Gianfagna: You’re describing a top-down design methodology that comprehends hardware-software co-design, partitioning and physical implementation issues, and which balances it from the algorithm all the way through. That’s a great vision. But an alternative vision is that it’s too hard to do that. What if you come up with a hardware-based design flow that targets a large market with the ability for customization in software, and then you build a chip to address that? Now the co-design problem becomes, ‘Which architecture is most compatible with my software?’ I can just use that chip and customize the software. We’ve been predicting this for a long time, namely that all the differentiation becomes software.
Brambilla: We do have some progress in that direction. I see it as an intelligent way of attacking certain markets. I don’t see it in the switching market or cell phones.
Marvell designs a chip set, throws functions into a chip set, and they give it to Nokia or whoever they like.
Janac: Their volume is just barely enough to stay in that business.
Gianfagna: MediaTek has a similar strategy and they’re selling into the Chinese market.
Janac: But their stuff is highly optimized.
Gianfagna: That’s true. But the cell-phone market and the smart-phone application are very similar. We have 3G, 4G and a way to deliver the video. We have Wi-Fi. That all gets standardized. So the way that ‘Vendor A’ differentiates itself from ‘Vendor B’ is the software interface and maybe some clever stuff with touch screens. It’s more mechanical.
Brambilla: In that space I agree with you.

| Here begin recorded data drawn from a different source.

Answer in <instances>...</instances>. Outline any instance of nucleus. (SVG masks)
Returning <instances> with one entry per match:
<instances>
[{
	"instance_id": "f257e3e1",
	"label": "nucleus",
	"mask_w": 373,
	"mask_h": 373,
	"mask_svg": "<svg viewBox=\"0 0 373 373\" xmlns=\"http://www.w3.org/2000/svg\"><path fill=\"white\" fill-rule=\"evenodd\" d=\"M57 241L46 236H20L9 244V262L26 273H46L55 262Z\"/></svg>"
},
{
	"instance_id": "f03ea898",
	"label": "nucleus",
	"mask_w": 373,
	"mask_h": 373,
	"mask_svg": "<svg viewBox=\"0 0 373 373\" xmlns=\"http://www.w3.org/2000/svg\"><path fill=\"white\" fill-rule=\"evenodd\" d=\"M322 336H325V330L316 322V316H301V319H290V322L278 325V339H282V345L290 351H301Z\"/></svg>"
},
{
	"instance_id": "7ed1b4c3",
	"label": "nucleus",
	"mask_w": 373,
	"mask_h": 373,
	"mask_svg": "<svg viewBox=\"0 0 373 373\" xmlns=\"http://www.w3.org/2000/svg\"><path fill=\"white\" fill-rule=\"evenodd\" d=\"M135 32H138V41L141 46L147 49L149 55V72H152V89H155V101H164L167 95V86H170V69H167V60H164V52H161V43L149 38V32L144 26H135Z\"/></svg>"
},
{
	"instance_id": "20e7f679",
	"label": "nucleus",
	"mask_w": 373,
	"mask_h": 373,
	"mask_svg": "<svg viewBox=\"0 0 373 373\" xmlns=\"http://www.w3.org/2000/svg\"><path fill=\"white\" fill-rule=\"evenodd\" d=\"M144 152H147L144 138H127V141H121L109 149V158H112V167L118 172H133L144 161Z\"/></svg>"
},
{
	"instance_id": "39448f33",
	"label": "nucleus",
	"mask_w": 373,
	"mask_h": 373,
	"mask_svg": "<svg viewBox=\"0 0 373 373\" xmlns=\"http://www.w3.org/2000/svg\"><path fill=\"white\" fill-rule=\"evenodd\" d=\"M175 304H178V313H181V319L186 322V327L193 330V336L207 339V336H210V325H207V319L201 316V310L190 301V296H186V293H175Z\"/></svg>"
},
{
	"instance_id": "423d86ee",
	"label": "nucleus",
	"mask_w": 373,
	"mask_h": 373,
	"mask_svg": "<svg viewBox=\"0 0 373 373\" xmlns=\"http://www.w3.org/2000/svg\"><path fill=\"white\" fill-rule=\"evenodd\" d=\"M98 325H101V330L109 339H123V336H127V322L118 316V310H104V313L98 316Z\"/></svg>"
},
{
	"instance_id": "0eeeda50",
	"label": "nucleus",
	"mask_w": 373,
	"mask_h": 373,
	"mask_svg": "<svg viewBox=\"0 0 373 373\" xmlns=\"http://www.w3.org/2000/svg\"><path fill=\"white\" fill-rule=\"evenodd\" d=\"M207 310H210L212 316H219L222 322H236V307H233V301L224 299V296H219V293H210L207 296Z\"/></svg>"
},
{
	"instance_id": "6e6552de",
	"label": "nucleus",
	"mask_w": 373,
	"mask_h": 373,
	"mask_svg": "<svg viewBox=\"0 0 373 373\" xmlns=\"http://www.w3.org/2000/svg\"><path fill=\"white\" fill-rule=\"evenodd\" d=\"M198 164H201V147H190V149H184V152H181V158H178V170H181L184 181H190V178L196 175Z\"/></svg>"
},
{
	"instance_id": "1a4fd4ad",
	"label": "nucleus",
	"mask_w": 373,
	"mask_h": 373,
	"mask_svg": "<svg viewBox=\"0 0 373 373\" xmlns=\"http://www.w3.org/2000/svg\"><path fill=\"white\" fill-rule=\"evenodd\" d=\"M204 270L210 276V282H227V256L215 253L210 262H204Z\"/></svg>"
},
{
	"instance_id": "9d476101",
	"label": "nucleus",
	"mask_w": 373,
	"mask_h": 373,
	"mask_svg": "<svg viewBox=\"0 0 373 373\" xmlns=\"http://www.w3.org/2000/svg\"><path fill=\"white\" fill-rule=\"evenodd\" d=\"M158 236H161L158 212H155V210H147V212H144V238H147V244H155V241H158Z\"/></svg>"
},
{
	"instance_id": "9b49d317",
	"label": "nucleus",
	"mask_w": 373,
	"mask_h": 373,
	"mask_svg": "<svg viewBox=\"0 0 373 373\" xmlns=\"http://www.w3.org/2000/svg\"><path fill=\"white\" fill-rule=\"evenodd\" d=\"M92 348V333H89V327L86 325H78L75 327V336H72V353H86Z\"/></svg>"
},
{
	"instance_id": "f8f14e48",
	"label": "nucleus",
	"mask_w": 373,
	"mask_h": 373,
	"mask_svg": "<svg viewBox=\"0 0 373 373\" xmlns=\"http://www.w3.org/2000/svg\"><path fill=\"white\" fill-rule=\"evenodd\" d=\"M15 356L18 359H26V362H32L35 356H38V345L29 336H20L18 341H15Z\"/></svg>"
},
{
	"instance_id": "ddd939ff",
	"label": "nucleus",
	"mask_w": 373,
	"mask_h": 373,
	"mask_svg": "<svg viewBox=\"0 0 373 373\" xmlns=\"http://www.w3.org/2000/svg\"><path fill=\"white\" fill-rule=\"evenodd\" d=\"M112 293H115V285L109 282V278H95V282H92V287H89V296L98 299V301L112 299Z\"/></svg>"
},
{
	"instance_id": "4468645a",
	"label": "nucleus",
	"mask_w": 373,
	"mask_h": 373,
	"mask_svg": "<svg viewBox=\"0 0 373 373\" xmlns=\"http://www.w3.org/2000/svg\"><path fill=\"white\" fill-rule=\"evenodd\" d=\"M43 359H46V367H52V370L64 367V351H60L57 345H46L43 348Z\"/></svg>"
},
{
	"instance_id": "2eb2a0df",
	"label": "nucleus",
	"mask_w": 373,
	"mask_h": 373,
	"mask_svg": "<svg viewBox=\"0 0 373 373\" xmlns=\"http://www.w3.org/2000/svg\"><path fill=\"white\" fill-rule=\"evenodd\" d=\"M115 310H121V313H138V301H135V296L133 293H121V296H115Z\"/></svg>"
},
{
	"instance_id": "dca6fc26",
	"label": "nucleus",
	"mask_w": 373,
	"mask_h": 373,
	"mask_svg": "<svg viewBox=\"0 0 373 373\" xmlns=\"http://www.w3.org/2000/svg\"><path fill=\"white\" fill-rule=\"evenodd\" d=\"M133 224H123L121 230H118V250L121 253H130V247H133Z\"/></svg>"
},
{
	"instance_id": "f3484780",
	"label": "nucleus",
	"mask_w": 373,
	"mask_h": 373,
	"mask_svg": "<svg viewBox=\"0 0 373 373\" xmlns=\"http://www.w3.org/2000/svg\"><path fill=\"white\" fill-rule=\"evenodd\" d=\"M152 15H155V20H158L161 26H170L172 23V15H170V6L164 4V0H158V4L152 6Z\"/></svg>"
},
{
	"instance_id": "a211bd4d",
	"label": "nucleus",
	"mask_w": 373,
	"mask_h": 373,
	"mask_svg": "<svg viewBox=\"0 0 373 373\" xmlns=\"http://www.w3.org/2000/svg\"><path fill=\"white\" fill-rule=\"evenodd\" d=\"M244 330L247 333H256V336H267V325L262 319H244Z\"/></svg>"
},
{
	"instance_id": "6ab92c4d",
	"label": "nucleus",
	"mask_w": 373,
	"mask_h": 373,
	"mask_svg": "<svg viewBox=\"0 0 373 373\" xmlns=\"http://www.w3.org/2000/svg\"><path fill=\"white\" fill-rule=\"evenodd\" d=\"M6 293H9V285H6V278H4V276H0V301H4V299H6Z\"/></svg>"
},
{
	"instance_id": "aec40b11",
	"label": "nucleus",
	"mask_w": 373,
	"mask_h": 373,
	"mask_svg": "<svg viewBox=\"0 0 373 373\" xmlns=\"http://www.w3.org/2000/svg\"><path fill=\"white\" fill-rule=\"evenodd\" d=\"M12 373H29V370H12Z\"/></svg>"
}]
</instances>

Janac: I don’t. One of the things that’s happening is we are in a computing architecture switch, from PC server to the cloud. What people have gotten wrong is those edge devices will need to become extremely sophisticated. The cloud will not always be available and you will need that sophistication to take advantage of the information that’s in the cloud. So those devices are going to go through a huge amount of innovation and become way more powerful than today. It may take several years but it will happen.
DeLaCruz: If you’re very highly standardized, you can probably program software to make some tradeoffs for you. When you’re dealing with a wider range of chips with analog content and some interface into memory you’re dealing with very different problems. I don’t think I would trust an EDA tool vendor to think of all these different options. They’ll implement certain things, but they’re going to be behind the curve by at least a year.

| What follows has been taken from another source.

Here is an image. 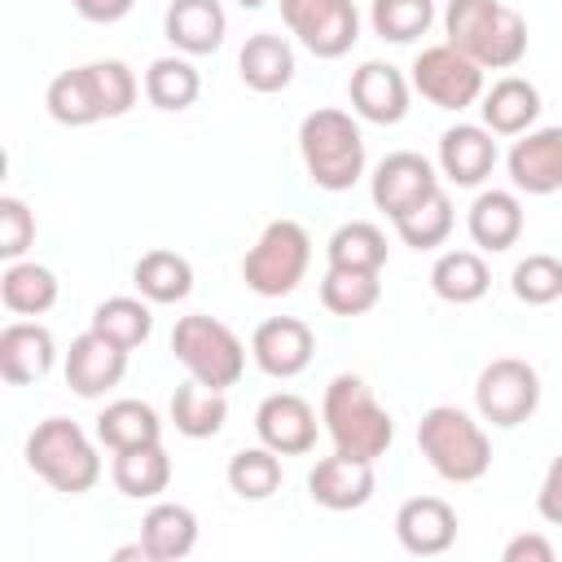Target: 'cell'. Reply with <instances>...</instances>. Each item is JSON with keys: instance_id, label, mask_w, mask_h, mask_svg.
<instances>
[{"instance_id": "cell-5", "label": "cell", "mask_w": 562, "mask_h": 562, "mask_svg": "<svg viewBox=\"0 0 562 562\" xmlns=\"http://www.w3.org/2000/svg\"><path fill=\"white\" fill-rule=\"evenodd\" d=\"M26 465L66 496H83L92 492V483L101 479V457L97 443L88 439V430L70 417H44L31 435H26Z\"/></svg>"}, {"instance_id": "cell-6", "label": "cell", "mask_w": 562, "mask_h": 562, "mask_svg": "<svg viewBox=\"0 0 562 562\" xmlns=\"http://www.w3.org/2000/svg\"><path fill=\"white\" fill-rule=\"evenodd\" d=\"M171 356L184 364L189 378H198L211 391H228L246 373V342L215 316L193 312L180 316L171 329Z\"/></svg>"}, {"instance_id": "cell-1", "label": "cell", "mask_w": 562, "mask_h": 562, "mask_svg": "<svg viewBox=\"0 0 562 562\" xmlns=\"http://www.w3.org/2000/svg\"><path fill=\"white\" fill-rule=\"evenodd\" d=\"M443 35L483 70H509L527 57V22L501 0H448Z\"/></svg>"}, {"instance_id": "cell-34", "label": "cell", "mask_w": 562, "mask_h": 562, "mask_svg": "<svg viewBox=\"0 0 562 562\" xmlns=\"http://www.w3.org/2000/svg\"><path fill=\"white\" fill-rule=\"evenodd\" d=\"M198 92H202V79H198L189 57H158V61H149L145 97H149L154 110H167V114L189 110L198 101Z\"/></svg>"}, {"instance_id": "cell-18", "label": "cell", "mask_w": 562, "mask_h": 562, "mask_svg": "<svg viewBox=\"0 0 562 562\" xmlns=\"http://www.w3.org/2000/svg\"><path fill=\"white\" fill-rule=\"evenodd\" d=\"M351 110L369 123H400L408 114V79L391 61H360L347 83Z\"/></svg>"}, {"instance_id": "cell-19", "label": "cell", "mask_w": 562, "mask_h": 562, "mask_svg": "<svg viewBox=\"0 0 562 562\" xmlns=\"http://www.w3.org/2000/svg\"><path fill=\"white\" fill-rule=\"evenodd\" d=\"M57 360V342L48 334V325L40 321H9L0 329V373L9 386H31L40 378H48Z\"/></svg>"}, {"instance_id": "cell-32", "label": "cell", "mask_w": 562, "mask_h": 562, "mask_svg": "<svg viewBox=\"0 0 562 562\" xmlns=\"http://www.w3.org/2000/svg\"><path fill=\"white\" fill-rule=\"evenodd\" d=\"M386 233L369 220H347L334 228V237L325 241L329 268H360V272H382L386 263Z\"/></svg>"}, {"instance_id": "cell-7", "label": "cell", "mask_w": 562, "mask_h": 562, "mask_svg": "<svg viewBox=\"0 0 562 562\" xmlns=\"http://www.w3.org/2000/svg\"><path fill=\"white\" fill-rule=\"evenodd\" d=\"M307 263H312V237L299 220H272L263 224L259 241L246 250L241 259V281L263 294V299H285L299 290V281L307 277Z\"/></svg>"}, {"instance_id": "cell-45", "label": "cell", "mask_w": 562, "mask_h": 562, "mask_svg": "<svg viewBox=\"0 0 562 562\" xmlns=\"http://www.w3.org/2000/svg\"><path fill=\"white\" fill-rule=\"evenodd\" d=\"M70 4H75V13L88 18V22H119V18L132 13L136 0H70Z\"/></svg>"}, {"instance_id": "cell-40", "label": "cell", "mask_w": 562, "mask_h": 562, "mask_svg": "<svg viewBox=\"0 0 562 562\" xmlns=\"http://www.w3.org/2000/svg\"><path fill=\"white\" fill-rule=\"evenodd\" d=\"M509 285H514V294L527 307H544V303L562 299V259H553V255H527V259L514 263Z\"/></svg>"}, {"instance_id": "cell-24", "label": "cell", "mask_w": 562, "mask_h": 562, "mask_svg": "<svg viewBox=\"0 0 562 562\" xmlns=\"http://www.w3.org/2000/svg\"><path fill=\"white\" fill-rule=\"evenodd\" d=\"M140 544L149 549V562H180L198 544V514L180 501H158L140 518Z\"/></svg>"}, {"instance_id": "cell-16", "label": "cell", "mask_w": 562, "mask_h": 562, "mask_svg": "<svg viewBox=\"0 0 562 562\" xmlns=\"http://www.w3.org/2000/svg\"><path fill=\"white\" fill-rule=\"evenodd\" d=\"M373 487H378L373 461H360V457H347V452H334V457L316 461L312 474H307V496L321 509H334V514L369 505Z\"/></svg>"}, {"instance_id": "cell-3", "label": "cell", "mask_w": 562, "mask_h": 562, "mask_svg": "<svg viewBox=\"0 0 562 562\" xmlns=\"http://www.w3.org/2000/svg\"><path fill=\"white\" fill-rule=\"evenodd\" d=\"M299 154L307 167V180L325 193H342L364 176V136L360 123L347 110H312L299 123Z\"/></svg>"}, {"instance_id": "cell-30", "label": "cell", "mask_w": 562, "mask_h": 562, "mask_svg": "<svg viewBox=\"0 0 562 562\" xmlns=\"http://www.w3.org/2000/svg\"><path fill=\"white\" fill-rule=\"evenodd\" d=\"M132 285L149 303H180L193 290V263L176 250H145L132 268Z\"/></svg>"}, {"instance_id": "cell-42", "label": "cell", "mask_w": 562, "mask_h": 562, "mask_svg": "<svg viewBox=\"0 0 562 562\" xmlns=\"http://www.w3.org/2000/svg\"><path fill=\"white\" fill-rule=\"evenodd\" d=\"M35 241V215L22 198H0V259H22Z\"/></svg>"}, {"instance_id": "cell-12", "label": "cell", "mask_w": 562, "mask_h": 562, "mask_svg": "<svg viewBox=\"0 0 562 562\" xmlns=\"http://www.w3.org/2000/svg\"><path fill=\"white\" fill-rule=\"evenodd\" d=\"M255 435H259V443H268L281 457H303L316 448V435H321L316 408L294 391H272L255 408Z\"/></svg>"}, {"instance_id": "cell-38", "label": "cell", "mask_w": 562, "mask_h": 562, "mask_svg": "<svg viewBox=\"0 0 562 562\" xmlns=\"http://www.w3.org/2000/svg\"><path fill=\"white\" fill-rule=\"evenodd\" d=\"M228 487L241 501H268L281 487V452H272L268 443L259 448H241L228 457Z\"/></svg>"}, {"instance_id": "cell-33", "label": "cell", "mask_w": 562, "mask_h": 562, "mask_svg": "<svg viewBox=\"0 0 562 562\" xmlns=\"http://www.w3.org/2000/svg\"><path fill=\"white\" fill-rule=\"evenodd\" d=\"M101 338L119 342L123 351H136L149 334H154V312H149V299H132V294H114L105 303L92 307V325Z\"/></svg>"}, {"instance_id": "cell-43", "label": "cell", "mask_w": 562, "mask_h": 562, "mask_svg": "<svg viewBox=\"0 0 562 562\" xmlns=\"http://www.w3.org/2000/svg\"><path fill=\"white\" fill-rule=\"evenodd\" d=\"M536 514H540L549 527H562V452L549 461V470H544V479H540Z\"/></svg>"}, {"instance_id": "cell-20", "label": "cell", "mask_w": 562, "mask_h": 562, "mask_svg": "<svg viewBox=\"0 0 562 562\" xmlns=\"http://www.w3.org/2000/svg\"><path fill=\"white\" fill-rule=\"evenodd\" d=\"M162 35L184 57H206V53H215L224 44L228 13H224L220 0H171V9L162 18Z\"/></svg>"}, {"instance_id": "cell-14", "label": "cell", "mask_w": 562, "mask_h": 562, "mask_svg": "<svg viewBox=\"0 0 562 562\" xmlns=\"http://www.w3.org/2000/svg\"><path fill=\"white\" fill-rule=\"evenodd\" d=\"M509 180L518 193H558L562 189V123L558 127H531L514 140L509 158Z\"/></svg>"}, {"instance_id": "cell-29", "label": "cell", "mask_w": 562, "mask_h": 562, "mask_svg": "<svg viewBox=\"0 0 562 562\" xmlns=\"http://www.w3.org/2000/svg\"><path fill=\"white\" fill-rule=\"evenodd\" d=\"M97 439L110 452L140 448V443H162V422L145 400H114L97 417Z\"/></svg>"}, {"instance_id": "cell-37", "label": "cell", "mask_w": 562, "mask_h": 562, "mask_svg": "<svg viewBox=\"0 0 562 562\" xmlns=\"http://www.w3.org/2000/svg\"><path fill=\"white\" fill-rule=\"evenodd\" d=\"M378 299H382L378 272L325 268V277H321V303H325V312H334V316H364Z\"/></svg>"}, {"instance_id": "cell-27", "label": "cell", "mask_w": 562, "mask_h": 562, "mask_svg": "<svg viewBox=\"0 0 562 562\" xmlns=\"http://www.w3.org/2000/svg\"><path fill=\"white\" fill-rule=\"evenodd\" d=\"M224 422H228V400H224V391H211V386H202L198 378H189V382H180V386L171 391V426H176L184 439H211V435L224 430Z\"/></svg>"}, {"instance_id": "cell-8", "label": "cell", "mask_w": 562, "mask_h": 562, "mask_svg": "<svg viewBox=\"0 0 562 562\" xmlns=\"http://www.w3.org/2000/svg\"><path fill=\"white\" fill-rule=\"evenodd\" d=\"M474 408L483 422H492L501 430L522 426L540 408V373L518 356L492 360L474 382Z\"/></svg>"}, {"instance_id": "cell-23", "label": "cell", "mask_w": 562, "mask_h": 562, "mask_svg": "<svg viewBox=\"0 0 562 562\" xmlns=\"http://www.w3.org/2000/svg\"><path fill=\"white\" fill-rule=\"evenodd\" d=\"M465 228H470V241L479 250H487V255L509 250L522 237V202H518V193H509V189H483L470 202Z\"/></svg>"}, {"instance_id": "cell-17", "label": "cell", "mask_w": 562, "mask_h": 562, "mask_svg": "<svg viewBox=\"0 0 562 562\" xmlns=\"http://www.w3.org/2000/svg\"><path fill=\"white\" fill-rule=\"evenodd\" d=\"M395 536L413 558H439L457 540V509L443 496H408L395 509Z\"/></svg>"}, {"instance_id": "cell-44", "label": "cell", "mask_w": 562, "mask_h": 562, "mask_svg": "<svg viewBox=\"0 0 562 562\" xmlns=\"http://www.w3.org/2000/svg\"><path fill=\"white\" fill-rule=\"evenodd\" d=\"M501 558H505V562H553V544H549L540 531H522V536H514V540L505 544Z\"/></svg>"}, {"instance_id": "cell-22", "label": "cell", "mask_w": 562, "mask_h": 562, "mask_svg": "<svg viewBox=\"0 0 562 562\" xmlns=\"http://www.w3.org/2000/svg\"><path fill=\"white\" fill-rule=\"evenodd\" d=\"M479 110H483V127L492 136H522L531 132V123L540 119V92L531 79L522 75H505L496 79L483 97H479Z\"/></svg>"}, {"instance_id": "cell-36", "label": "cell", "mask_w": 562, "mask_h": 562, "mask_svg": "<svg viewBox=\"0 0 562 562\" xmlns=\"http://www.w3.org/2000/svg\"><path fill=\"white\" fill-rule=\"evenodd\" d=\"M452 220H457V215H452V198H448L443 189H435L430 198H422L413 211H404V215L391 220V224H395V233H400L404 246H413V250H435V246L448 241Z\"/></svg>"}, {"instance_id": "cell-41", "label": "cell", "mask_w": 562, "mask_h": 562, "mask_svg": "<svg viewBox=\"0 0 562 562\" xmlns=\"http://www.w3.org/2000/svg\"><path fill=\"white\" fill-rule=\"evenodd\" d=\"M88 79H92V92H97L105 119H119V114H127L136 105V92L140 88H136V75L123 61H114V57L88 61Z\"/></svg>"}, {"instance_id": "cell-11", "label": "cell", "mask_w": 562, "mask_h": 562, "mask_svg": "<svg viewBox=\"0 0 562 562\" xmlns=\"http://www.w3.org/2000/svg\"><path fill=\"white\" fill-rule=\"evenodd\" d=\"M439 189V176L430 167V158L413 154V149H395L386 154L378 167H373V180H369V193H373V206L386 215V220H400L404 211H413L422 198H430Z\"/></svg>"}, {"instance_id": "cell-26", "label": "cell", "mask_w": 562, "mask_h": 562, "mask_svg": "<svg viewBox=\"0 0 562 562\" xmlns=\"http://www.w3.org/2000/svg\"><path fill=\"white\" fill-rule=\"evenodd\" d=\"M110 479H114V487H119L127 501H154V496H162L167 483H171V457H167L162 443L123 448V452H114Z\"/></svg>"}, {"instance_id": "cell-25", "label": "cell", "mask_w": 562, "mask_h": 562, "mask_svg": "<svg viewBox=\"0 0 562 562\" xmlns=\"http://www.w3.org/2000/svg\"><path fill=\"white\" fill-rule=\"evenodd\" d=\"M237 75L255 92H281L294 79V48L272 31H255L237 53Z\"/></svg>"}, {"instance_id": "cell-35", "label": "cell", "mask_w": 562, "mask_h": 562, "mask_svg": "<svg viewBox=\"0 0 562 562\" xmlns=\"http://www.w3.org/2000/svg\"><path fill=\"white\" fill-rule=\"evenodd\" d=\"M44 105H48V114H53L61 127H88V123L105 119V114H101V101H97V92H92L88 66L61 70V75L48 83Z\"/></svg>"}, {"instance_id": "cell-4", "label": "cell", "mask_w": 562, "mask_h": 562, "mask_svg": "<svg viewBox=\"0 0 562 562\" xmlns=\"http://www.w3.org/2000/svg\"><path fill=\"white\" fill-rule=\"evenodd\" d=\"M417 448L426 465L448 483H474L492 465V439L487 430L457 404H435L417 422Z\"/></svg>"}, {"instance_id": "cell-9", "label": "cell", "mask_w": 562, "mask_h": 562, "mask_svg": "<svg viewBox=\"0 0 562 562\" xmlns=\"http://www.w3.org/2000/svg\"><path fill=\"white\" fill-rule=\"evenodd\" d=\"M413 88L435 110H465L483 97V66L443 40L413 57Z\"/></svg>"}, {"instance_id": "cell-13", "label": "cell", "mask_w": 562, "mask_h": 562, "mask_svg": "<svg viewBox=\"0 0 562 562\" xmlns=\"http://www.w3.org/2000/svg\"><path fill=\"white\" fill-rule=\"evenodd\" d=\"M312 351H316V338L299 316H268L250 334V360L268 378H299L312 364Z\"/></svg>"}, {"instance_id": "cell-2", "label": "cell", "mask_w": 562, "mask_h": 562, "mask_svg": "<svg viewBox=\"0 0 562 562\" xmlns=\"http://www.w3.org/2000/svg\"><path fill=\"white\" fill-rule=\"evenodd\" d=\"M321 422H325V435L334 439V452H347L360 461H378L395 439L391 413L378 404V395L360 373H338L325 386Z\"/></svg>"}, {"instance_id": "cell-31", "label": "cell", "mask_w": 562, "mask_h": 562, "mask_svg": "<svg viewBox=\"0 0 562 562\" xmlns=\"http://www.w3.org/2000/svg\"><path fill=\"white\" fill-rule=\"evenodd\" d=\"M0 303L13 316H44L57 303V277L44 263L31 259H13L0 277Z\"/></svg>"}, {"instance_id": "cell-10", "label": "cell", "mask_w": 562, "mask_h": 562, "mask_svg": "<svg viewBox=\"0 0 562 562\" xmlns=\"http://www.w3.org/2000/svg\"><path fill=\"white\" fill-rule=\"evenodd\" d=\"M281 22L307 53L325 61L351 53L360 40V9L351 0H281Z\"/></svg>"}, {"instance_id": "cell-28", "label": "cell", "mask_w": 562, "mask_h": 562, "mask_svg": "<svg viewBox=\"0 0 562 562\" xmlns=\"http://www.w3.org/2000/svg\"><path fill=\"white\" fill-rule=\"evenodd\" d=\"M487 285H492V272H487L479 250H443L430 268V290L457 307L479 303L487 294Z\"/></svg>"}, {"instance_id": "cell-46", "label": "cell", "mask_w": 562, "mask_h": 562, "mask_svg": "<svg viewBox=\"0 0 562 562\" xmlns=\"http://www.w3.org/2000/svg\"><path fill=\"white\" fill-rule=\"evenodd\" d=\"M237 4H241V9H263L268 0H237Z\"/></svg>"}, {"instance_id": "cell-39", "label": "cell", "mask_w": 562, "mask_h": 562, "mask_svg": "<svg viewBox=\"0 0 562 562\" xmlns=\"http://www.w3.org/2000/svg\"><path fill=\"white\" fill-rule=\"evenodd\" d=\"M369 22L391 44H413L435 22V0H373Z\"/></svg>"}, {"instance_id": "cell-15", "label": "cell", "mask_w": 562, "mask_h": 562, "mask_svg": "<svg viewBox=\"0 0 562 562\" xmlns=\"http://www.w3.org/2000/svg\"><path fill=\"white\" fill-rule=\"evenodd\" d=\"M127 373V351L110 338H101L97 329H83L70 351H66V386L83 400H97L105 391H114Z\"/></svg>"}, {"instance_id": "cell-21", "label": "cell", "mask_w": 562, "mask_h": 562, "mask_svg": "<svg viewBox=\"0 0 562 562\" xmlns=\"http://www.w3.org/2000/svg\"><path fill=\"white\" fill-rule=\"evenodd\" d=\"M496 167V140L483 123H457L439 136V171L461 184V189H474L492 176Z\"/></svg>"}]
</instances>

Janac: With the physical layout the tools were driven by design rules. But at the architectural level you really need IP. Without IP the tools do not have any reality. We’re going to see a combination of tools and IP at the architectural level. Without IP, ESL is a $50 million market. On the other hand, if you have the tools and the IP you can generate a lot of value. ARM cores will come with tools. Our interconnect will come with tools. The memory controllers will have tools. You’re going to see a unification of IP and EDA at the architectural level.
DeLaCruz: At that point in time the only options you’re presenting yourself with are the ones the IP vendors are giving you. It’s limited. But stepping back and taking a higher-level view, there may be a different way of looking at this problem.
Janac: The economics are forcing each company to build its own IP that’s core to its value. Otherwise it’s too hard to be too competitive across all IP and 60 subsystems. You have to pick from a menu of IP to build those parts of the chip that economics don’t allow you build yourself.